Solemos ir en bici hasta San Isidro, y siempre que llego a esa dulce zona del norte de Buenos Aires susurro “acá nació Manuel Mujica Lainez”, y las umbrías calles, rodeadas de árboles, se me tornan entrañables porque pienso que con un poco de imaginación y un poco de eso que Nietzsche llama el eterno retorno, tal vez me encuentre con el escritor que sale de esa librería emblemática “No tan Puán” vistiendo ambo a cuadros con el primer botón de la camisa de seda desabrochado y llevando un paquete de libros en las manos, cuyos títulos no alcanzaría a ver pero que serían unos cuantos. Manucho se gastaría un dineral en nuevos títulos, varios de editoriales independientes creo, porque hay que decirlo, Manucho sería todo un caballero que buscaría modernizarse, me le acercaría y le diría “¿Cómo está, maestro? Leí Bomarzo y me encantó”.

No logro imaginar la respuesta, hasta ahí llega mi eterno retorno porque el bocinazo de un auto que apura a los ciclistas me hace volver a este tiempo que ya no es el de él, ni el de Borges ni el de las Ocampo.

Tuvo suerte Manucho, fue reconocido en su tiempo, vivió como un gran escritor, Bomarzo fue incluida en la lista de las 100 mejores novelas en español del siglo XX del diario “El Mundo”, y el escritor colombiano Fernando Vallejo afirmó que “Manuel Mujica Láinez es el mejor escritor de los últimos mil años”, cuestión esta última un poco hiperbólica, pero el que ha leído Bomarzo piensa que el entusiasmo de Vallejo tiene su pizca de sentido.

Es bueno conocer a los autores por su obra y no por su discreta persona. Me pasa con Manucho, sé que tenía fama de disoluto y de dandy, deduzco que era una especie de Oscar Wilde sudamericano, pero, novelista al fin, era menos dado a las frases ingeniosas que cimentan la reputación de más de uno. Escribió un montón de novelas, casi demasiadas, y en sus fotos aparece siempre con un aire distinguido que atestigua sus orígenes aristocráticos, y sonriente como si no le temiera a la posteridad, temor que sacudía los pies de varios contemporáneos de Borges, entre ellos Sábato, que siempre parece dispuesto a soltar una frase genial y desopilante que nos mantenga asombrados por varios siglos.

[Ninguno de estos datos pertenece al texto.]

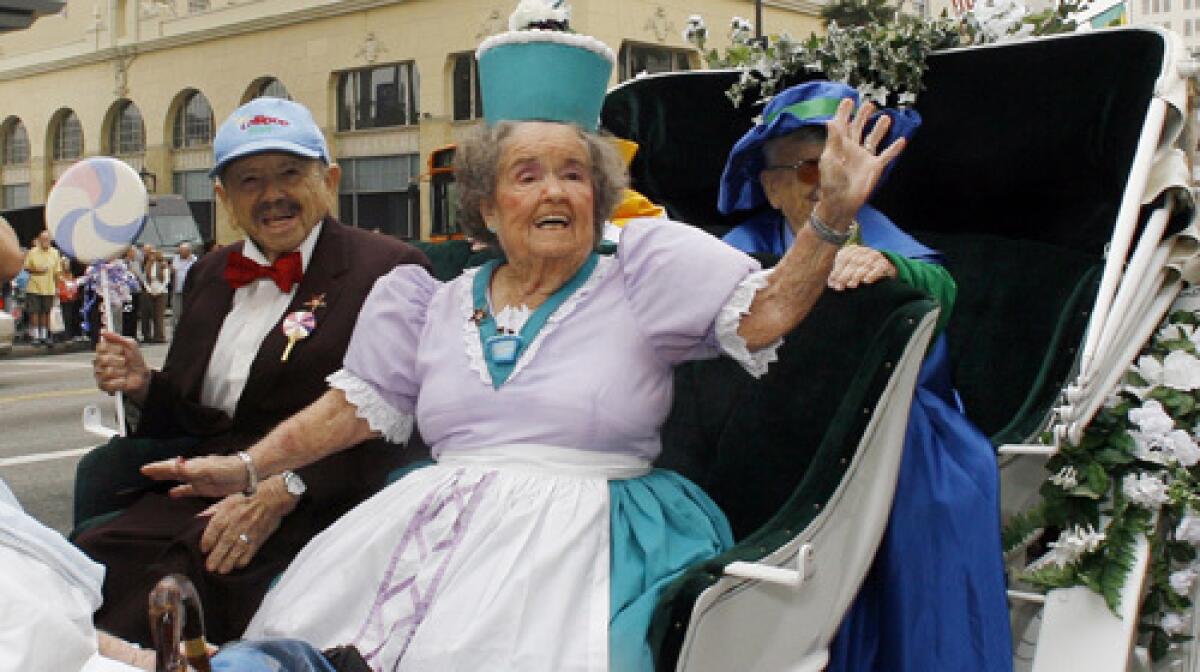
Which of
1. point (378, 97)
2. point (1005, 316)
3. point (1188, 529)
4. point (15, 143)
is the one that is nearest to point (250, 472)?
point (1188, 529)

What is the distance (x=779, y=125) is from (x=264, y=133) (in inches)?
52.7

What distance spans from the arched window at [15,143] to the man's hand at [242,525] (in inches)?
1470

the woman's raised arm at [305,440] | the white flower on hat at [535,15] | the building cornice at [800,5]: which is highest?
the building cornice at [800,5]

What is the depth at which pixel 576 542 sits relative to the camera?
223 cm

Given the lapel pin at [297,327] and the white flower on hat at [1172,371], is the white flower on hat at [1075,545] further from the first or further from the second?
the lapel pin at [297,327]

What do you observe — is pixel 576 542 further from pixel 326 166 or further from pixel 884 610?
pixel 326 166

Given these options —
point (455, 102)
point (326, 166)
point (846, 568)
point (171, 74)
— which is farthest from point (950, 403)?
point (171, 74)

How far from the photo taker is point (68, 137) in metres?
35.3

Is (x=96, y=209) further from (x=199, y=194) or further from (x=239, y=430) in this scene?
(x=199, y=194)

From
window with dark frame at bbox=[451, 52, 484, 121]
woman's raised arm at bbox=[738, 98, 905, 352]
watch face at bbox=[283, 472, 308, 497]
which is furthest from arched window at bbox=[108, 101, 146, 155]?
woman's raised arm at bbox=[738, 98, 905, 352]

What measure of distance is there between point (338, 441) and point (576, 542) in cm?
70

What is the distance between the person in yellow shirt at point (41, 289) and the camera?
650 inches

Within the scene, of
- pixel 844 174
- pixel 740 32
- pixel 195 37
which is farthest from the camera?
pixel 195 37

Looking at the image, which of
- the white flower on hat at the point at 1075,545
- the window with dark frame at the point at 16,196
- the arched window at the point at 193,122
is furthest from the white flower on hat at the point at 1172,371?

Los grandes escritores eran los influencers de su tiempo, iban mucho a los programas de radio y de tele. Manucho prefería los frívolos ¿o lo invitaban preferentemente a esos? No lo sabemos. Lo cierto es que Bomarzo merece una reedición, es hermosa la prosa y la historia no desmerece a Memorias de Adriano, la novela de la Yourcenar, ni tampoco a Yo,Claudio, de Robert Graves. Aprendés mucho más de historia leyendo estos libros que en manuales o en documentales.

Manucho pasó sus últimos años mirando los amaneceres de las sierras de Córdoba y trabajaba en una última novela cuando la muerte lo sorprendió, bella forma de irse para un escritor.